The writer Caroline Wahl publishes her new novel “Windkraft 17”. photo

© Jens Kalaene/dpa

After her surprise success “22 Bahnen”, Caroline Wahl writes the moving portrait of a young survivor.

It is rare for several publishers to compete for the manuscript of an author who has never published a book before. And that the debutante is so successful with her first litter that she can now make writing her bread and butter. This is exactly the dream for Caroline’s choice came true. The Rostock-based author (born in 1995) immediately made it onto the bestseller lists last year with “22 Bahnen”.

The book trade chose the novel about a pair of sisters growing up in adverse family circumstances as their favorite book of the year. The critics celebrated it as true to life, hard but heartfelt. All fans of the book will be happy that the sequel is now being published.

The adult Ida is the focus of the story

While the first novel was about the older sister Tilda, the focus in “Windforce 17” is on the now grown-up Ida. The sisters’ childhood and youth are darkened by the single mother’s severe alcoholism. Tilda is forced to grow into a surrogate mother role for her younger sister. But when the math enthusiast gets a doctoral position in Berlin, Ida is left alone with her sick mother.

She increasingly withdraws from the bleak situation at home. She studies literature, starts writing, and travels with her girlfriend. Then one day the catastrophe: When Ida returns from a trip, she finds her mother dead in the bedroom, dying as a result of her addiction. The daughter feels deeply guilty: “I’m a bad and weak shitty daughter. I was a bad and weak shitty daughter, and now I’m just alone.”

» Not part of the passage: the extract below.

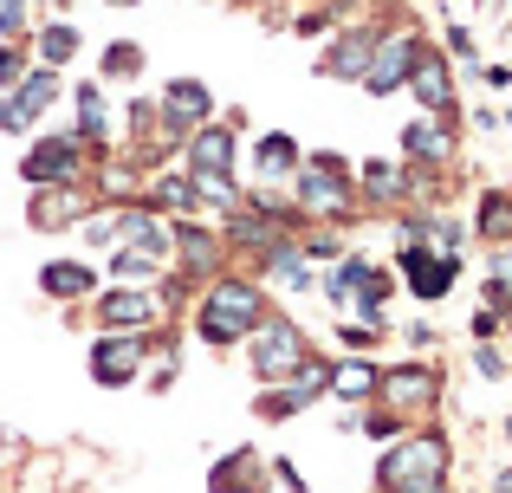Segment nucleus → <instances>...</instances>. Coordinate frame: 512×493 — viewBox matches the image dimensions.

The island of Rügen as therapy

Ida flees to the island of Rügen. What initially looks like a mindless panic attack turns out over time to be a kind of therapy in which Ida not only learns to say goodbye for good, but also to deal with feelings of anger and guilt. She meets sensitive people who recognize her vulnerability and take her under their wing. Ida also encounters love, even when it is fragile. And she meets the sea, which has a very special meaning in her healing process. As in “22 Lanes,” swimming plays a central role in the book. Only here everything is a dimension wilder, bigger and more dramatic.

The scenes of Ida’s fight against the sea are among the best the novel has to offer: “Today it’s easy to find a rhythm. I give the sea everything I have, so that my body becomes warm and empty, crawl further and further, further into the open space than ever before, the thoughts and the pain run out of my body, into the quiet Baltic Sea, and I wonder if she is loud and screaming now.” And at another point: “Every time I swim into the sea, I give it the opportunity to sweep me away, to kill me, and it doesn’t. I give it credit for that.”

Character development away from stereotypes

Ida is vulnerable and prickly, angry and awkward, she offends people, but always cautiously reaches out. Deep down, this young woman is as resistant as she is sensitive. Their complexity is developed in rather quiet scenes. Caroline Wahl takes time for her characters and refuses to stereotype.

All of the personalities in her novel are differentiated, right down to the supporting roles. There is no simple black and white either. Even the alcoholic mother who makes her daughters’ lives miserable is shown as a person with endearing sides. The novel is serious, but not at all depressing. He also gives hope, and above all he lacks any weariness with life.